No pictures belong in the copy, but every line of the material below must be reproduced exactly.

*Source data*.

= Beginning of Section =

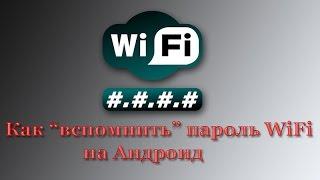 видео Как восстановить пароль от wifi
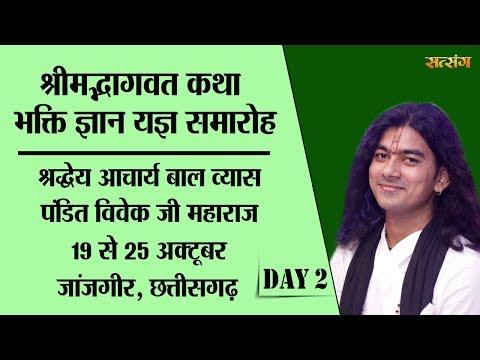 Xxx Mp4 Shrimad Bhagwat Katha By PP Vivek Ji Maharaj 20 October Janjgir Day 2 3gp Sex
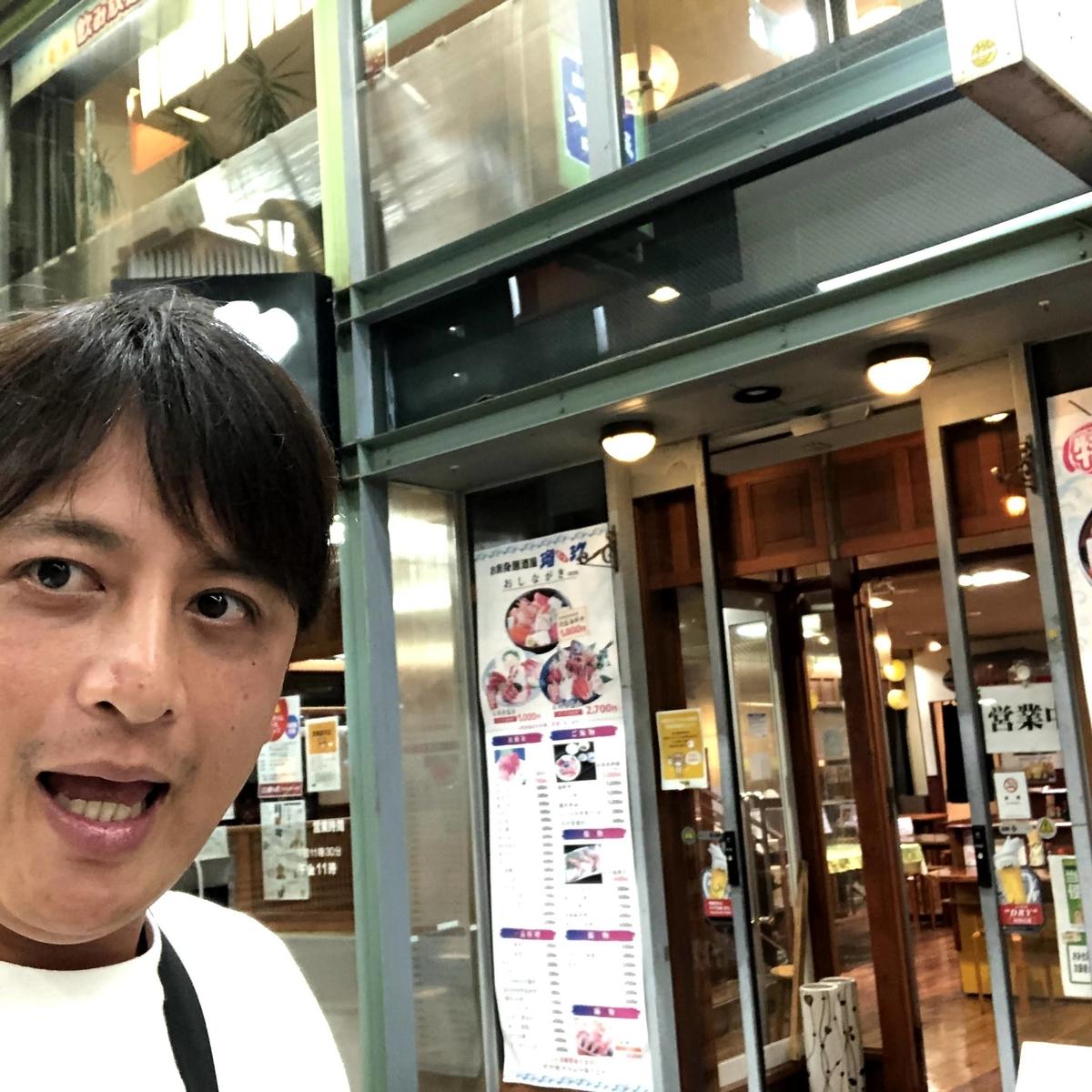 f:id:junichisuzaki:20200826222658j:plain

= End of Section =

*Your response*.
 видео Как восстановить пароль от wifi
 Xxx Mp4 Shrimad Bhagwat Katha By PP Vivek Ji Maharaj 20 October Janjgir Day 2 3gp Sex
 f:id:junichisuzaki:20200826222658j:plain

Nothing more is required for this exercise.